Первое впечатление, которое о.Климент производил на окружающих, было вполне благоприятным. Высокий старец с лицом аскета, с длинной седой бородой, довольно красивый, если нужно, то и гостеприимный, говорящий тихо, искренним тоном, с постоянно ласковой улыбкой, он вначале буквально очаровал меня, и понадобилось довольно много времени жизни в Лавре, чтобы я понял его другую сторону. Я пришел к убеждению, что о.Климент не обладал твердой волей и быстро поддавался влияниям, увлечениям. Но как монах он любил молитву, пост, богослужения. Жизнь его была полна треволнений, и нужно отдать должное его трудной работе. В то тяжелое для Лавры время, когда не стало настоятеля-митрополита, он нес на своих плечах большое бремя управления Лаврой. Он часто жаловался на недостаток деятельных помощников, которые понимали бы истинное положение монастыря и поддерживали его.

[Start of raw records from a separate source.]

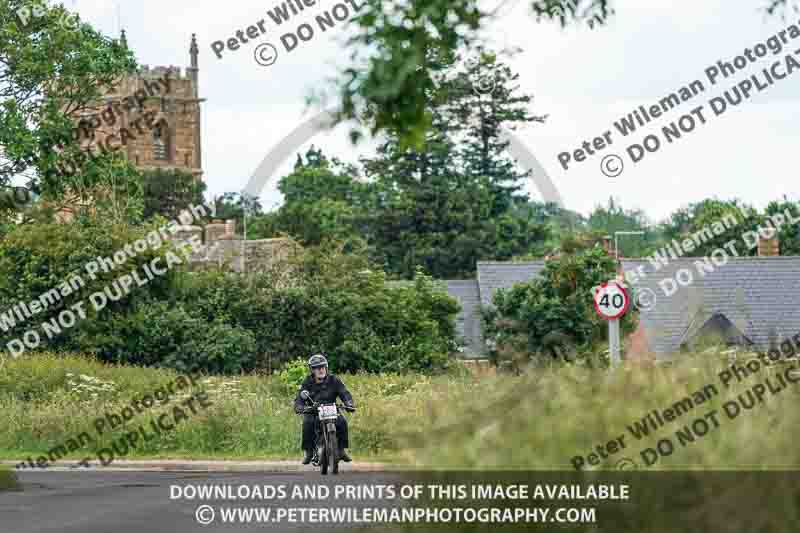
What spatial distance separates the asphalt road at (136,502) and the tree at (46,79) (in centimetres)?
1282

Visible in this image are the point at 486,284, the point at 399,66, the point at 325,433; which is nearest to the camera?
the point at 399,66

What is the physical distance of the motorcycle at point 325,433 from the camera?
1877 cm

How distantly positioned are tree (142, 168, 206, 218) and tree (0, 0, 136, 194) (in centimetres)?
7134

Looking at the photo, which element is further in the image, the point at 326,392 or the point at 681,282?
the point at 681,282

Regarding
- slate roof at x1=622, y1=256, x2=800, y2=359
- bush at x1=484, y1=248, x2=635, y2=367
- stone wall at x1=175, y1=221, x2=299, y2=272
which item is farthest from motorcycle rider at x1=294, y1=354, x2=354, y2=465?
slate roof at x1=622, y1=256, x2=800, y2=359

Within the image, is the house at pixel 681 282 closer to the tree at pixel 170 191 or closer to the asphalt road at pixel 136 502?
the asphalt road at pixel 136 502

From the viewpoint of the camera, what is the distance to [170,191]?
4368 inches

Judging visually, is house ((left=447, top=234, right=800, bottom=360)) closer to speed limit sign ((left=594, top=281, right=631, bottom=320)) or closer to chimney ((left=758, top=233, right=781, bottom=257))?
chimney ((left=758, top=233, right=781, bottom=257))

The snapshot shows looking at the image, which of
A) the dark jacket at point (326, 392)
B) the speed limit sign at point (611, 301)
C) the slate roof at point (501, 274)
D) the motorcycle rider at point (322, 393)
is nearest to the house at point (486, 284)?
the slate roof at point (501, 274)

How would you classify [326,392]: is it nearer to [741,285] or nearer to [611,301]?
[611,301]

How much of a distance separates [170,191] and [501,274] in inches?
2268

После своего ареста он был сослан в Харьков на поселение. Там он служил в одной из церквей, а затем, если не ошибаюсь, частным образом. Неожиданно для некоторых он проявил необыкновенное мужество и стойкость взглядов, признав митрополита Сергия, а также всех архиереев его поставления или подчинившихся ему, неканоничными и организовав вокруг себя верующих, одинаково с ним мыслящих. Он приобрел довольно большую известность, распространив свое влияние далеко за пределами Харькова. Так, например, за святыми дарами некоторые духовные лица из Киева ездили к о.Клименту, так как считали, что благодатное таинство совершается именно у него, а не духовенством, признавшим власть митрополита Сергия. И здесь о.Климент проявил поразительною твердость и последовательность, не допуская ни малейшего в этом отношении компромисса. Я с ним встретился еще раз в период оккупации Киева немцами. Он прибыл тогда в Киев, чтобы занять вновь пост настоятеля Лавры. Впрочем, так как он не признавал (по вышеупомянутым соображениям) власти местных архиереев, то разошелся с братией, которая избрала настоятелем архимандрита Валерия. И в данном случае о.Климент оказался также твердым и не пошел на соглашение. Он организовал вблизи Киева в селе Мышеловка, небольшую общину и совершал там богослужения. Ко мне он явился с просьбой, помочь ему выехать в Харьков и получить пропуск. Он сильно одряхлел, и было видно, что годы изгнания отразились на нем. В эту встречу он показался мне более духовным и чистым, чем когда-либо ранее.
Мне хотелось бы в заключение этой главы сказать несколько слов о «дворе» или окружении настоятеля о.Климента. Прежде всего следует упомянуть иеродиакона Владимира, секретаря и старшего келейника о.Климента. Он производил неприятное впечатление. Красивый брюнет, сравнительно молодой человек, он как-то отталкивал от себя. В каждом его слове, в каждом его движении сквозили неискренность, лицемерие и холодность. Он говорил очень вкрадчиво и елейно, постоянно ссылаясь на авторитет о.Климента, которого называл «батюшкой». Но, как только с настоятелем случилось несчастье, эта дружба распалась. Я не любил о.Владимира и сторонился его. Много симпатичнее был о.Феопемпт, второй келейник о.Климента. По профессии он был фельдшером. В дни немецкой оккупации мы с ним часто встречались в Лавре, где он занимал пост игумена и члена Духовного Собора. Наконец, третьем келейником являлся о.Степан, молодой, подвижный кудрявый брюнет-сангвиник, выполнявший обязанности швейцара и рассыльного. Эта последняя должность в то беспокойное время была нелегка, и я видел его в вечном движении и на дежурстве, при исполнении своего послушания. Это был, так сказать, ближайший штат настоятеля, однако о.Климент по своему положению начальника Лавры мог каждого монаха послать на любую работу, дать ему любое поручение. Упомянутый штат был очень хорошо вышколен и знал точно, чего хочет их начальник: кого принять любезнее, кого похолоднее, а кому просто отказать.